* **Text passage**
--------------------------------

Cataraqui Cemetery is a non-denominational cemetery located in Kingston, Ontario, Canada. Founded in 1850, it predates Canadian Confederation, and continues as an active burial ground. The cemetery is 91 acres in a rural setting with rolling wooded terrain, ponds and watercourses. More than 46,000 individuals are interred within the grounds, and it is the final resting place of many prominent Canadians, including the burial site of Canada's first prime minister, John A. Macdonald. The Macdonald family gravesite, and the cemetery itself, are both designated as National Historic Sites of Canada.

History
The cemetery charter was created during a special act of the Legislative Assembly of the Province of Canada on August 10, 1850. The Cataraqui Cemetery was incorporated as a not-for-profit, non-denominational, and public resting place. Alexander Campbell served as the first president. Architect Frederick Cornell designed the cemetery landscape. Interments increased quickly when the City of Kingston passed a by-law in 1864, preventing burials within the city limits. The gravesite of John A. Macdonald and family plot were recognized as a National Historic Site of Canada on May 19, 1938. Cataraqui Cemetery as a whole was recognized as a National Historic Site of Canada on July 19, 2011.

Notable interments
Cataraqui Cemetery is the final resting place for many notable persons including politicians, businessmen, humanitarians, and authors. The cemetery contains the war graves of 61 service personnel from World War I, and 84 from World War II. Queen's University owns a section that is reserved for interring the remains of those who dedicate their bodies to education and research.

 Leonard Birchall – Royal Canadian Air Force officer
 Thomas Burrowes – Artist and surveyor 
 John Counter – First mayor of the City of Kingston
 Alexander Campbell – Father of Confederation, and a former Lieutenant Governor of Ontario
 Wallace Bruce Matthews Carruthers – Founder of the Canadian Signal Corps
 Richard Cartwright – Judge and politician
 James Alexander Corry – Academic and principal of Queen's University
 William Coverdale – Architect
 John Creighton – Politician and warden
 John James Deutsch – Economist and principal of Queen's University
 Harriet Dobbs – Artist, writer and humanitarian
 George Monro Grant – Minister and principal of Queen's College
 John Hamilton – Politician and cofounder of Queen's University
 George Airey Kirkpatrick – Politician and Lieutenant Governor of Ontario
 Thomas Kirkpatrick – First mayor of the Town of Kingston
 William Leitch – Scientist and principal of Queen's University.

--------------------------------

* **Record extracts**

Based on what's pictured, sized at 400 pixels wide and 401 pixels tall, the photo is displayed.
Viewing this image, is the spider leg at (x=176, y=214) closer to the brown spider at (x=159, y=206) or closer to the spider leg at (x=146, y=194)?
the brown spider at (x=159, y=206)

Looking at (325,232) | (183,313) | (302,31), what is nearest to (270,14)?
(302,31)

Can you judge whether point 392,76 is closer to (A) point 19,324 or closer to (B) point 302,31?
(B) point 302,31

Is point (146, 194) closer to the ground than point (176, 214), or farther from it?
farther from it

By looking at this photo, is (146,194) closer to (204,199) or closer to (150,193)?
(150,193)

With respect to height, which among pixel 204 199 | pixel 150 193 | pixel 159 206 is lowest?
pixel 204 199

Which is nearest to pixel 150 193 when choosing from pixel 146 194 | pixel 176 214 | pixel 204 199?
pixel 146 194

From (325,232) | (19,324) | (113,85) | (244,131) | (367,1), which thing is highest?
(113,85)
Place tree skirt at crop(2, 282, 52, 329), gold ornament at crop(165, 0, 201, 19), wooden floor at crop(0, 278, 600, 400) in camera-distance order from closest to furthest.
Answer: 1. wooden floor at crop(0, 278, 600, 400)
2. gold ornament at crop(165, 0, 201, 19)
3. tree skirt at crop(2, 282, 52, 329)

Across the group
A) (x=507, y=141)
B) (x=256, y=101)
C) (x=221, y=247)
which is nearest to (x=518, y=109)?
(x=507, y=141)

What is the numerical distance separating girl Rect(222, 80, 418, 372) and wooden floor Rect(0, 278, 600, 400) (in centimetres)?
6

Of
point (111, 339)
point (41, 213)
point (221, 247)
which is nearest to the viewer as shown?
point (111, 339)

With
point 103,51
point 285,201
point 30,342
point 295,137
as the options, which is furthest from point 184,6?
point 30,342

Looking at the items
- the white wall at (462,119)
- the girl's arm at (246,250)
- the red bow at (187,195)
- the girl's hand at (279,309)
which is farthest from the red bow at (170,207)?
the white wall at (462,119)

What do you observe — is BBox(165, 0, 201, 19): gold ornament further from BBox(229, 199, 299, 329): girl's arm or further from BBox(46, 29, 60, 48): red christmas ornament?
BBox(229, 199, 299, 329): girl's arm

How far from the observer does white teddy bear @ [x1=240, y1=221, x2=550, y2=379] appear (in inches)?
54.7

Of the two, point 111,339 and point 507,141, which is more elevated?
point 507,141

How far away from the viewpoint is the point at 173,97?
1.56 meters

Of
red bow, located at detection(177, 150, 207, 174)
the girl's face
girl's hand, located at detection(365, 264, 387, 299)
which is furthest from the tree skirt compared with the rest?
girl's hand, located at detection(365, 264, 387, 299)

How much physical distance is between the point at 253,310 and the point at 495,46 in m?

--------------------------------

* **Task directions**
Answer these questions from the Cataraqui Cemetery text:
(a) In what year was the cemetery founded?
(b) Which architect designed the cemetery landscape?
(c) How many service personnel from World War II have war graves in the cemetery?

* **Task solution**
(a) 1850
(b) Frederick Cornell
(c) 84